Tam özgürlüğün olmadığı yerde, insanlıktan söz edilemez.
Kim demişse demiş ama demiş.
Şimdi biz özgür ve bağımsız mıyız?
Evet diyebilen bir adım öne çıksın…
Benim silahlı kuvvetlerim törpülendikten sonra, komşudaki yangına, yine komşu bir ülkenin güya askerlerine izin veriyoruz.
Şu işe, şu çelişkiye bakın.
Oysa ben bugün Cumhuriyetimizin 91. Yılını nasıl kutladık diye yazacaktım.

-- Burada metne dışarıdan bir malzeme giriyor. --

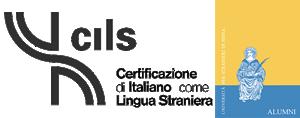 Centro autorizzato per la somministrazione degli esami CILS dell'Università per stranieri di Siena.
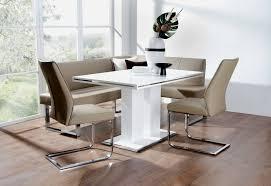 Luxus Esstisch Stuehle Modern Das Frisch Und Hervorragend Stühle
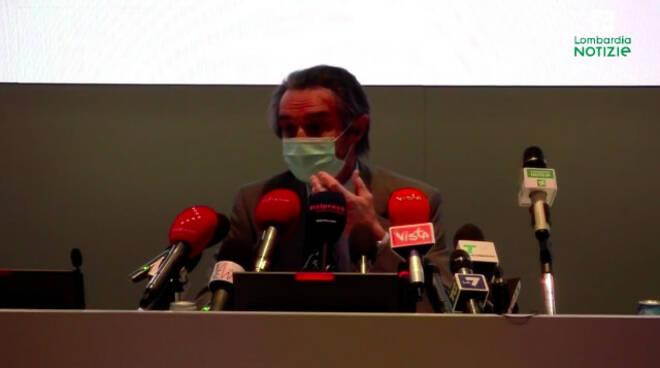 Lombardia il rimpasto è ufficiale alla Sanità arriva Letizia Moratti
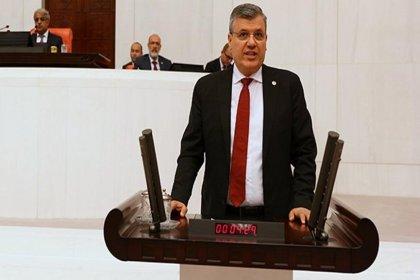 CHP'li Barut: Yerelden sonra genel iktidara yürüyoruz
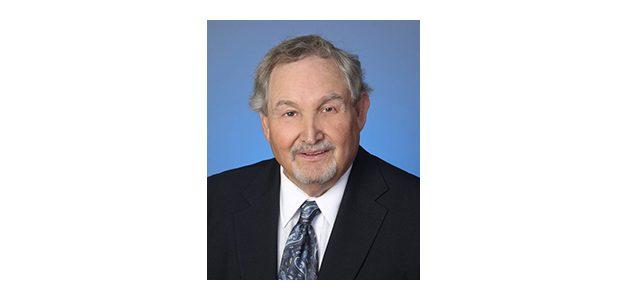Port of Skagit Commissioner Bill Shuler to retire
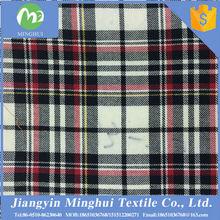 wholesale lower prices handbags fabric denim fabric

Cumhuriyetin 91. Yılından bir gün önce yazdığım kısa yazımı, bugün geliştirerek ve neden kısa yazdığımı anlatmaya çalışacaktım.
Olmadı.
Karaman’da göz göre göre gelen bir maden kazsı gündeme oturuverdi.

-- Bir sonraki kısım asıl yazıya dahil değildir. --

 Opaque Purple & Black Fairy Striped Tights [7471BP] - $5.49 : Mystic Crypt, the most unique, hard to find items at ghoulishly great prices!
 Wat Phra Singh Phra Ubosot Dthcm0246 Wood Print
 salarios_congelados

Bu yazı yazıldığı sırada, yeraltında çalışan 18 maden işçisinden hala haber alınamamıştı.
Bu konuya yine değineceğim ama 29 Ekim günü oturduğum mahalleyi ve Gaziantep’i dolaştığımda, evinin balkonuna bayrak asabilen az sayıda yürekli cumhuriyetçiye tanık olmaktan kahroldum.
Tüm evlerin balkonları, tüm binaların ön yüzleri bayrakla donatılmalıyken, esefle belirteyim ki birkaç duyarlı yurttaşın dışında balkonuna bayrak asan, balkonundan bayrak sallayan kimseye tanık olmadım.
Bayrağını balkonundan, pencere camından asan yürekli cumhuriyetçileri yürekten kutluyorum.
x
Karaman’ın Ermenek ilçesinde bir maden faciası yaşandı.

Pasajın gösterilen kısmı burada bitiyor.